Commercial airliners flying over the Persian Gulf could be misidentified as military aircraft
The warning relayed by U.S. diplomatic posts from the Federal Aviation Administrationunderlined the risks the tensions pose to a region crucial to global air travel. It also came as Lloyd's of London warned of increasing risks to maritime shipping in the region.
This presents "an increasing inadvertent risk to U.S. civil aviation operations due to the potential for miscalculation or misidentification," the warning said. It also said aircraft could experience interference with its navigation instruments and communications jamming "with little to no warning."

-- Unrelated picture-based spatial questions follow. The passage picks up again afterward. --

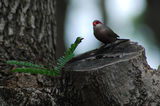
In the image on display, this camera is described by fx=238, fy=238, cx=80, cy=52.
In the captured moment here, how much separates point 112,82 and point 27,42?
1183 millimetres

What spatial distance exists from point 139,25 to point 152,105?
11354mm

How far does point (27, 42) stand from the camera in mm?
2578

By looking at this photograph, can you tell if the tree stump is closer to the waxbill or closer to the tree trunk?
the tree trunk

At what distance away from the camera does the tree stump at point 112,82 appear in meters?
1.77

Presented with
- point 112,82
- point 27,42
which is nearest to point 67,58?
point 112,82

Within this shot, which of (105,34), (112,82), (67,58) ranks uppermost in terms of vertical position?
(105,34)

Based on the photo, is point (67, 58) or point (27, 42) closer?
point (67, 58)

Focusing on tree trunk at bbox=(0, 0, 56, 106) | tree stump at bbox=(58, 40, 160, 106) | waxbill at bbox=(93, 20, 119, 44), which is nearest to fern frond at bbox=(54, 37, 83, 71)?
tree stump at bbox=(58, 40, 160, 106)

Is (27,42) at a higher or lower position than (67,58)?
higher

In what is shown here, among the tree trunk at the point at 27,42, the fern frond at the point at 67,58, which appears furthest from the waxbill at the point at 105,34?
the tree trunk at the point at 27,42

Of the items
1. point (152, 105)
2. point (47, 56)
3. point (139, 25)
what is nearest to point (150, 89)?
point (152, 105)

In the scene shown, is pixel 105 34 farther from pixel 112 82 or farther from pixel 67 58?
pixel 112 82

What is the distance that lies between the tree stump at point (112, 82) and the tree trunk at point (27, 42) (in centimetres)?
24

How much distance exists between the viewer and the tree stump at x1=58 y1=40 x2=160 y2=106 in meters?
1.77
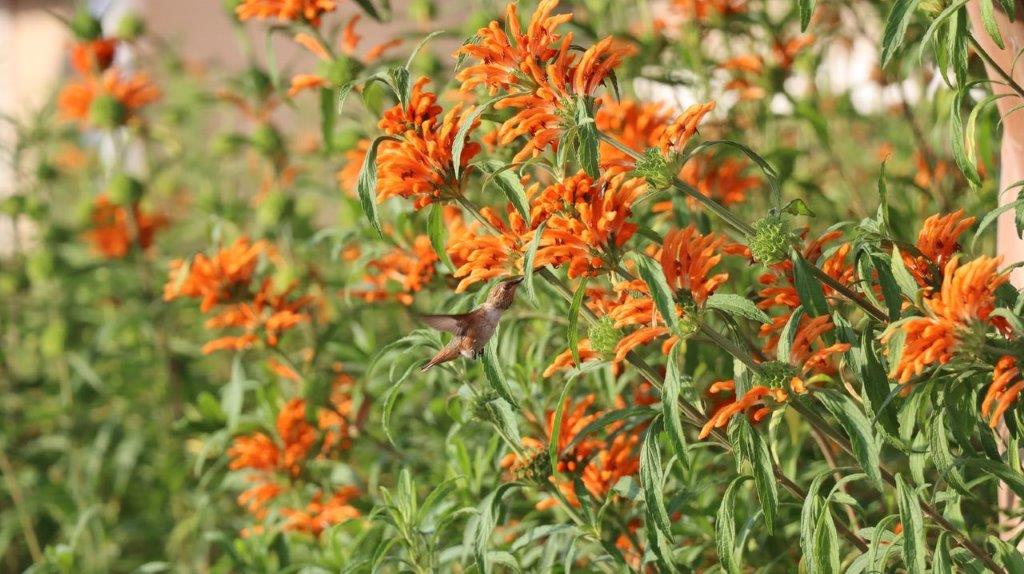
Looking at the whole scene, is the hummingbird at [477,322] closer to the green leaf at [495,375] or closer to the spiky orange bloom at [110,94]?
the green leaf at [495,375]

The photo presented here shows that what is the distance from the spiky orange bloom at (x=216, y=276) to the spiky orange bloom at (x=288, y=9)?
14.5 inches

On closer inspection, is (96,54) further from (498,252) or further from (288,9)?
(498,252)

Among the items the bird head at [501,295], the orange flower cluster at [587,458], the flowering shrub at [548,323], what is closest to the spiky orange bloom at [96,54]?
the flowering shrub at [548,323]

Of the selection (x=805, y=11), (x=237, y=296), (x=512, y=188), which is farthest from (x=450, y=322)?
(x=237, y=296)

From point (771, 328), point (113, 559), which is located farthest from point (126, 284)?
point (771, 328)

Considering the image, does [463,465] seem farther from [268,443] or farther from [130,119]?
[130,119]

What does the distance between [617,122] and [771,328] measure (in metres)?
0.59

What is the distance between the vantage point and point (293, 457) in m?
1.81

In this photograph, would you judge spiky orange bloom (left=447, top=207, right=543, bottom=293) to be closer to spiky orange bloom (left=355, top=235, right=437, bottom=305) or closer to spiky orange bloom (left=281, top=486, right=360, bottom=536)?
spiky orange bloom (left=355, top=235, right=437, bottom=305)

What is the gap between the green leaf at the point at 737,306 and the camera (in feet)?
3.53

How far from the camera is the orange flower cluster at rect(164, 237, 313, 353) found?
1804 mm

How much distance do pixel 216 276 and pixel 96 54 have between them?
1.01 metres

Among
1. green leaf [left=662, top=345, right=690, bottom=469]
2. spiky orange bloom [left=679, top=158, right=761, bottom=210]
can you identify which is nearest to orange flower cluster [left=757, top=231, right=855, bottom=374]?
green leaf [left=662, top=345, right=690, bottom=469]

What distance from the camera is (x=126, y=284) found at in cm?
291
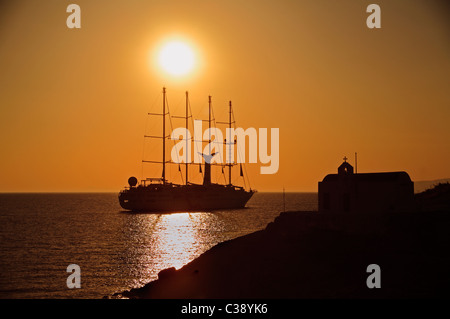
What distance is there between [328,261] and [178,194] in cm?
10674

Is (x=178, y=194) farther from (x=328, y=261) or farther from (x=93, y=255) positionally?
(x=328, y=261)

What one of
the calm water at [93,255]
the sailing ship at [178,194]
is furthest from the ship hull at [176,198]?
the calm water at [93,255]

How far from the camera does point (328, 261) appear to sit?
30531 millimetres

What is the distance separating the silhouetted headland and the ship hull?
94.5 metres

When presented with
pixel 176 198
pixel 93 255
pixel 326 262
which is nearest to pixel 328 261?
pixel 326 262

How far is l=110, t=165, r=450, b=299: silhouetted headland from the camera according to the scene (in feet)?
87.5

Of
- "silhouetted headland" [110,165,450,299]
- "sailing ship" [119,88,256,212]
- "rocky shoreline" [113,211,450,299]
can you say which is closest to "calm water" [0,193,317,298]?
"rocky shoreline" [113,211,450,299]

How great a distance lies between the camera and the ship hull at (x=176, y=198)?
430 ft

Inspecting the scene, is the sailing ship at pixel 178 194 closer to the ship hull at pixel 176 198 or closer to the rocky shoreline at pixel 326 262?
the ship hull at pixel 176 198

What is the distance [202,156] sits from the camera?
139 metres

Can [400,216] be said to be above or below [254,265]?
above
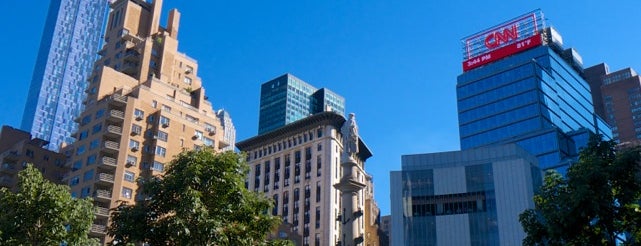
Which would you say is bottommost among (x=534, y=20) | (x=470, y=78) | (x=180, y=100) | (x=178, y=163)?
(x=178, y=163)

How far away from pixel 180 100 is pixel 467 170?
4328cm

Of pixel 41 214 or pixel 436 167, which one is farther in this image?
pixel 436 167

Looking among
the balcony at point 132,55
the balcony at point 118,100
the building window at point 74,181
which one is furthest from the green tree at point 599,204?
the balcony at point 132,55

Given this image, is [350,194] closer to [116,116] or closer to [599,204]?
[599,204]

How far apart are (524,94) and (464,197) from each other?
176ft

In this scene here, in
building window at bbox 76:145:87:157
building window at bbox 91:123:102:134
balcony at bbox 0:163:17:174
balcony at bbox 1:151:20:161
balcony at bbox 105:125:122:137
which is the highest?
building window at bbox 91:123:102:134

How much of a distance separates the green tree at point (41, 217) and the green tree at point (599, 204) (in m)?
20.0

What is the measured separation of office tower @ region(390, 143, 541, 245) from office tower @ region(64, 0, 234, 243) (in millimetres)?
29504

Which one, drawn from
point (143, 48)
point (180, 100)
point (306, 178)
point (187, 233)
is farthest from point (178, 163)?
point (306, 178)

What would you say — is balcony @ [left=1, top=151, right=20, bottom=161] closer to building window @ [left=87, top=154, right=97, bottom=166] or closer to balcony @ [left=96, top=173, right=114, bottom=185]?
building window @ [left=87, top=154, right=97, bottom=166]

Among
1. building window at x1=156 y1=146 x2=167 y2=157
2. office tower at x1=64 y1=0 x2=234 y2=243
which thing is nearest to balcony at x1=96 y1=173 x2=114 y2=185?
office tower at x1=64 y1=0 x2=234 y2=243

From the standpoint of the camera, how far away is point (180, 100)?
89.2 metres

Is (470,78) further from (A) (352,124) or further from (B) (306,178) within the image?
(A) (352,124)

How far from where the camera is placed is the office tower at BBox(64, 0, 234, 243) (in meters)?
77.2
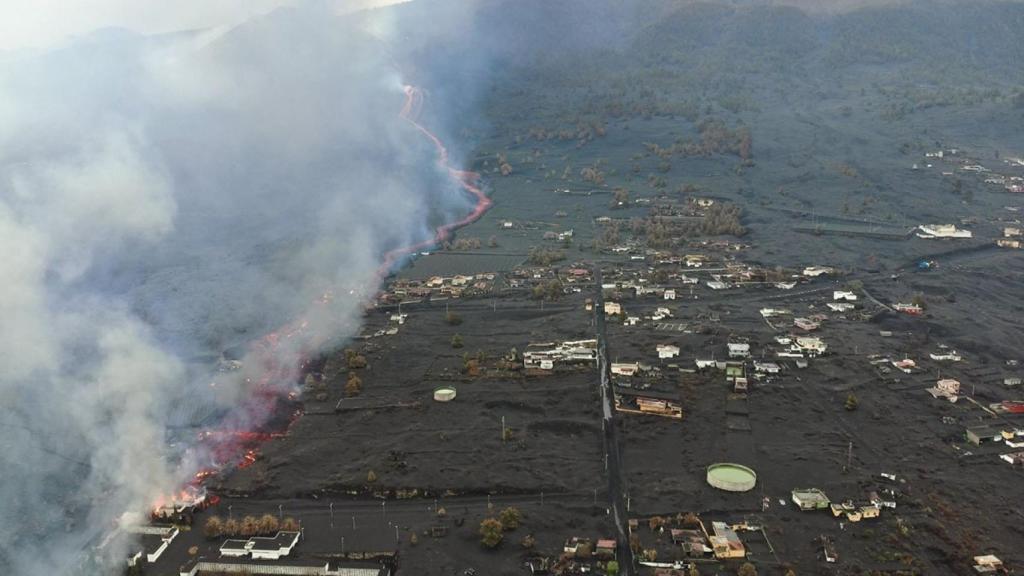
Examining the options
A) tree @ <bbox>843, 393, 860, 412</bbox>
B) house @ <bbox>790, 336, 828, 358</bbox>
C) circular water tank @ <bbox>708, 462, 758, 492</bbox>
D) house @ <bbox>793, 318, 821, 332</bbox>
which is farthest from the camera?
house @ <bbox>793, 318, 821, 332</bbox>

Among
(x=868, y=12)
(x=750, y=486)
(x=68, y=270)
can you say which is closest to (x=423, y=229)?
(x=68, y=270)

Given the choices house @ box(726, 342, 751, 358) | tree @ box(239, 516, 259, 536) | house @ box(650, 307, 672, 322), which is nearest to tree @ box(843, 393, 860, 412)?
house @ box(726, 342, 751, 358)

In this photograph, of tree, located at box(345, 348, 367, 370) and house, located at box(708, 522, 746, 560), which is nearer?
house, located at box(708, 522, 746, 560)

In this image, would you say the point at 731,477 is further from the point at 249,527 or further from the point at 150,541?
the point at 150,541

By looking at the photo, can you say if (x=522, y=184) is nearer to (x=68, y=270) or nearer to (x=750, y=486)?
(x=68, y=270)

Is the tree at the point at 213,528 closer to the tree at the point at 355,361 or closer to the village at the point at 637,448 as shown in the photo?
the village at the point at 637,448

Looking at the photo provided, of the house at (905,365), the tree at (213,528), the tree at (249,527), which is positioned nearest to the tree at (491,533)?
the tree at (249,527)

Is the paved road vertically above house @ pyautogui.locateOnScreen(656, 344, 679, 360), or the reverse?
the paved road

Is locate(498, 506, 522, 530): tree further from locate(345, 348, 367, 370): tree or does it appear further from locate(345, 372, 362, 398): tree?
locate(345, 348, 367, 370): tree
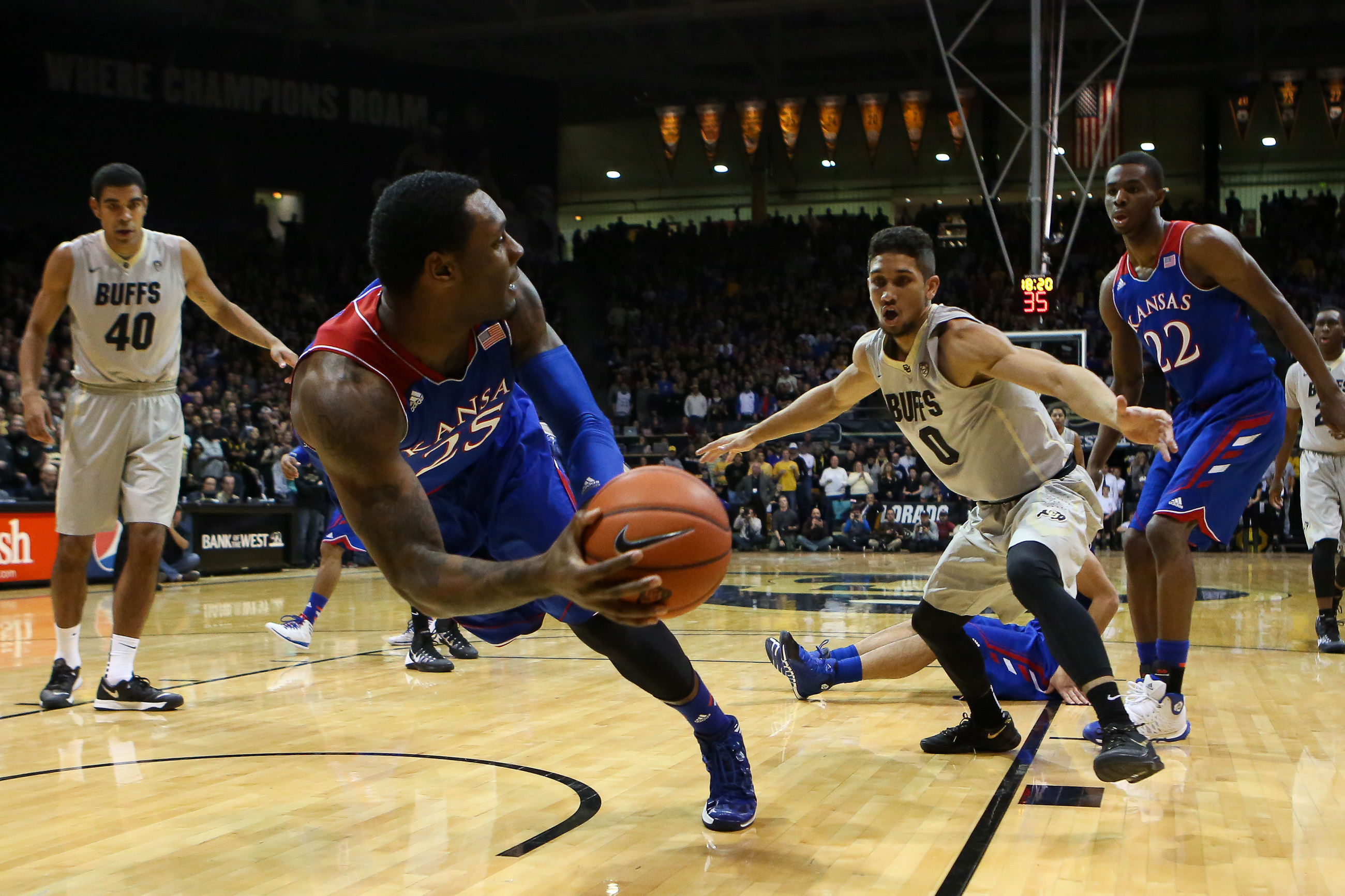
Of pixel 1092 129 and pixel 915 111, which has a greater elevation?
pixel 915 111

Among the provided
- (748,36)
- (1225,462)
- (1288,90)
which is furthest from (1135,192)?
(1288,90)

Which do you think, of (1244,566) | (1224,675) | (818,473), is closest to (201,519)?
(818,473)

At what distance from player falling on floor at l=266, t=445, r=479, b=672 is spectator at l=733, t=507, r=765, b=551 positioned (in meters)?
11.0

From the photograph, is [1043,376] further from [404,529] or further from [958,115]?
[958,115]

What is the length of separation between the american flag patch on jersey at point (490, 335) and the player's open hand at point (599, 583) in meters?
1.04

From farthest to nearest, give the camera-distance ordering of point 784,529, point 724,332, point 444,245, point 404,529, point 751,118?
point 751,118 → point 724,332 → point 784,529 → point 444,245 → point 404,529

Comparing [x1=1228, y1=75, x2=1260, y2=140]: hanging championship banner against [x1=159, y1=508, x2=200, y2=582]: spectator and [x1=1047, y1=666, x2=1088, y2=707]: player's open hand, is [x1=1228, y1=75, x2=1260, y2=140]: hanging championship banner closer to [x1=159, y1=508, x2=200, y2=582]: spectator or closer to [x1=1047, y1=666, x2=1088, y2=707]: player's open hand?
[x1=159, y1=508, x2=200, y2=582]: spectator

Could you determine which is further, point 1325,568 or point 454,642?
point 1325,568

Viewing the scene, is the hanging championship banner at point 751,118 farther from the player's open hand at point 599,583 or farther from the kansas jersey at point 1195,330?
the player's open hand at point 599,583

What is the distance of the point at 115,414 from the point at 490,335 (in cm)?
296

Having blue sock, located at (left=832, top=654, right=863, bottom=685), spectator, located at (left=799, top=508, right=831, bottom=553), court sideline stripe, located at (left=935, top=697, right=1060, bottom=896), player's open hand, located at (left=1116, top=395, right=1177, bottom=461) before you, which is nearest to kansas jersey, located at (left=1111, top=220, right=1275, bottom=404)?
player's open hand, located at (left=1116, top=395, right=1177, bottom=461)

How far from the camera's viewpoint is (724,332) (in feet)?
81.9

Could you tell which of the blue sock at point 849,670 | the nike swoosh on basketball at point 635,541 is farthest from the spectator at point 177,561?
the nike swoosh on basketball at point 635,541

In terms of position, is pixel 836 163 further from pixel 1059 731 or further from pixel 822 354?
pixel 1059 731
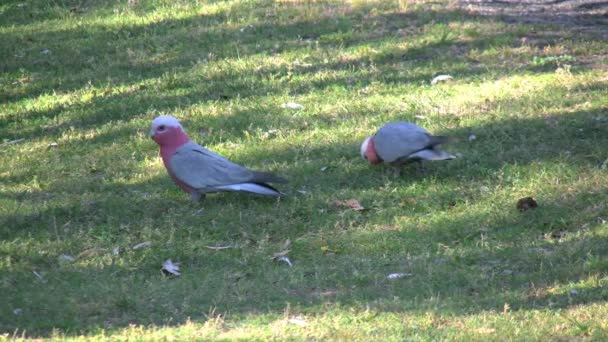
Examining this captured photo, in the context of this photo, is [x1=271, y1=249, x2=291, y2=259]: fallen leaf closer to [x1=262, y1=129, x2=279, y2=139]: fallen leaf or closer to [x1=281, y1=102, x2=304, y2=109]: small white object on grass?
[x1=262, y1=129, x2=279, y2=139]: fallen leaf

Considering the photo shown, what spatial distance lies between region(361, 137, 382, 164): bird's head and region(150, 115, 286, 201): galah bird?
0.92 metres

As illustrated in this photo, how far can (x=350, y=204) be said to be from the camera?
761 cm

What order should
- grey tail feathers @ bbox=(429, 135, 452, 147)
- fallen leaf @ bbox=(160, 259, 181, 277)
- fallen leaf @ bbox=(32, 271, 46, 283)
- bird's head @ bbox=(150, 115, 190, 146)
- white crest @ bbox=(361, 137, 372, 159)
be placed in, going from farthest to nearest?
white crest @ bbox=(361, 137, 372, 159)
bird's head @ bbox=(150, 115, 190, 146)
grey tail feathers @ bbox=(429, 135, 452, 147)
fallen leaf @ bbox=(160, 259, 181, 277)
fallen leaf @ bbox=(32, 271, 46, 283)

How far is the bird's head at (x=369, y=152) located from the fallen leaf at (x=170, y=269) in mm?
2113

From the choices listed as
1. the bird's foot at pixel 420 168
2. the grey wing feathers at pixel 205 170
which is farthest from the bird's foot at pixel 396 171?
the grey wing feathers at pixel 205 170

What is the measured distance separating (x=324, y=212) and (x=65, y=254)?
6.45ft

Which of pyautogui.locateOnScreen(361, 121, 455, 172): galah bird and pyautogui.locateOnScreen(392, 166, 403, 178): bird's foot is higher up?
pyautogui.locateOnScreen(361, 121, 455, 172): galah bird

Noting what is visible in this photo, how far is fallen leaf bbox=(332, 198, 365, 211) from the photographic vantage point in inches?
298

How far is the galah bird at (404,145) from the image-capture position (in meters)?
7.68

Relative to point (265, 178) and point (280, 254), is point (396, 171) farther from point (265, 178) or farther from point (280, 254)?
point (280, 254)

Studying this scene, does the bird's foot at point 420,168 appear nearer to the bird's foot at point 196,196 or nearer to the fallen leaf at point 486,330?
the bird's foot at point 196,196

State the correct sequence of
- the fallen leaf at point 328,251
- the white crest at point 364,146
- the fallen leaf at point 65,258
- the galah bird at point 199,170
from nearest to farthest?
1. the fallen leaf at point 65,258
2. the fallen leaf at point 328,251
3. the galah bird at point 199,170
4. the white crest at point 364,146

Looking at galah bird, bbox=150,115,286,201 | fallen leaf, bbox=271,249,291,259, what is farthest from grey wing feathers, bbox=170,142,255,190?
fallen leaf, bbox=271,249,291,259

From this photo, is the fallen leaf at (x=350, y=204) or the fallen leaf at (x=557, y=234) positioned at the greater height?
the fallen leaf at (x=350, y=204)
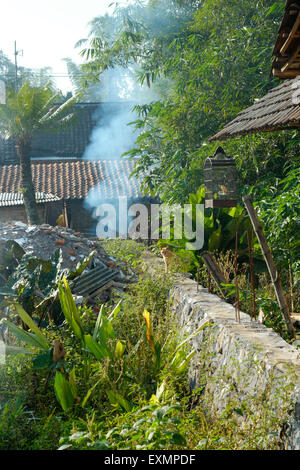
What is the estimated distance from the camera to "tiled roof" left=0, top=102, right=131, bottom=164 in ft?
78.4

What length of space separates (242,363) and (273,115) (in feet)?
11.4

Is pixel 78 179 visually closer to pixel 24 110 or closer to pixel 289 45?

The USS Abraham Lincoln and its carrier strike group have yet to reach the Strait of Hormuz, the narrow mouth of the Persian Gulf through which a third of all oil traded at sea passes. A Revolutionary Guard deputy has warned that any armed conflict would affect the global energy market. Iran long has threatened to be able to shut off the strait.
On Saturday, the island nation of Bahrain ordered its citizens out of Iraq and Iran over regional tensions. Meanwhile, oil giant ExxonMobil began evacuating staff from Basra, Iraq, where the U.S. Consulate has been closed for months following a rocket attack the U.S. blamed on Shiite militias backed by Iran, local authorities said.